Fixing problem areas
Sometimes winter can create problems that need to be resolved before your lawn and garden will be ready for a spring planting. Here is what to do to fix these common issues.
- Uneven topsoil: If you find you have valleys and hills instead of a smooth even lawn, you’ll want to add new topsoil before beginning the spring planting.
- Compacted soil and thatch: If your lawn has been trapped beneath ice or snow for some time, the weight can cause something called "soil compaction." Basically, this means your soil has become very dense, and this makes it hard for new roots to push their way through. Thatched grass (a dense tangle of above-ground roots) can cause a similar problem.
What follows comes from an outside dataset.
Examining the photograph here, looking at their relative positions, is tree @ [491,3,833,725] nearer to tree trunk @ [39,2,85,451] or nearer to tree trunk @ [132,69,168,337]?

You can use an aerator plus a rake to break up dense soil and root tangles.
- Patchy grass: If you have seasonal issues with grass that won't grow well in some areas of your lawn, you may need to even out your soil pH. You can use a soil pH kit to test, and then you can add nutrients to balance out your soil.
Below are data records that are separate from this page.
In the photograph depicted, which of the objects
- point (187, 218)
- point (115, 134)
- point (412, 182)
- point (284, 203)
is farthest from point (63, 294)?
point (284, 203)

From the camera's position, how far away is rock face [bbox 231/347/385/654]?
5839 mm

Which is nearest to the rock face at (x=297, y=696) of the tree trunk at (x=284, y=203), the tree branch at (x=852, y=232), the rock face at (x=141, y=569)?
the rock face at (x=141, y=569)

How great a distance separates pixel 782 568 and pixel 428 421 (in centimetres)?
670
- Weeds: For best results, choose a slow-release, nitrogen rich fertilizer and be sure to follow the package instructions (too much will burn, too little won't help).
- Frying grass: Be sure to mow for your type of grass (in all cases, remove only the top 1/3 of the blade with each mowing) to avoid burned grass. For St. Augustine, leave 2-4 inches. For Bermuda grass, leave 1-2 inches. For Kentucky Bluegrass, leave 2-3.5 inches. For Fescue grass, leave 2-3.5 inches. For Zoysia grass, leave 0.5-1.5 inches.
- Brown grass: If you are watering regularly and your grass is still brown, try watering less. If your grass is truly on its last leg or your plants just don’t want to make it—I swear by this all natural fertilizer. I don’t have a green thumb, so it’s really saved me (along with my lawn and plants) some major pain and suffering.
8 Steps to preparing garden beds
Once you have your lawn ready for spring's warmth, all that’s left is to prep your garden beds!
- Remove all debris, weeds, last year's dead roots and old mulch.
- Level and mulch garden beds with fresh, nutritious mulch, compost and/or manure.
- Wait to plant until the last frost has passed.
- Wait to plant until soil is workable (for young roots).
- Plant bulbs in early spring.
- Prune fruit trees.
- Divide perennials and add stakes to support them as they grow.
- Use barrier paper and other eco-friendly options to help control pests.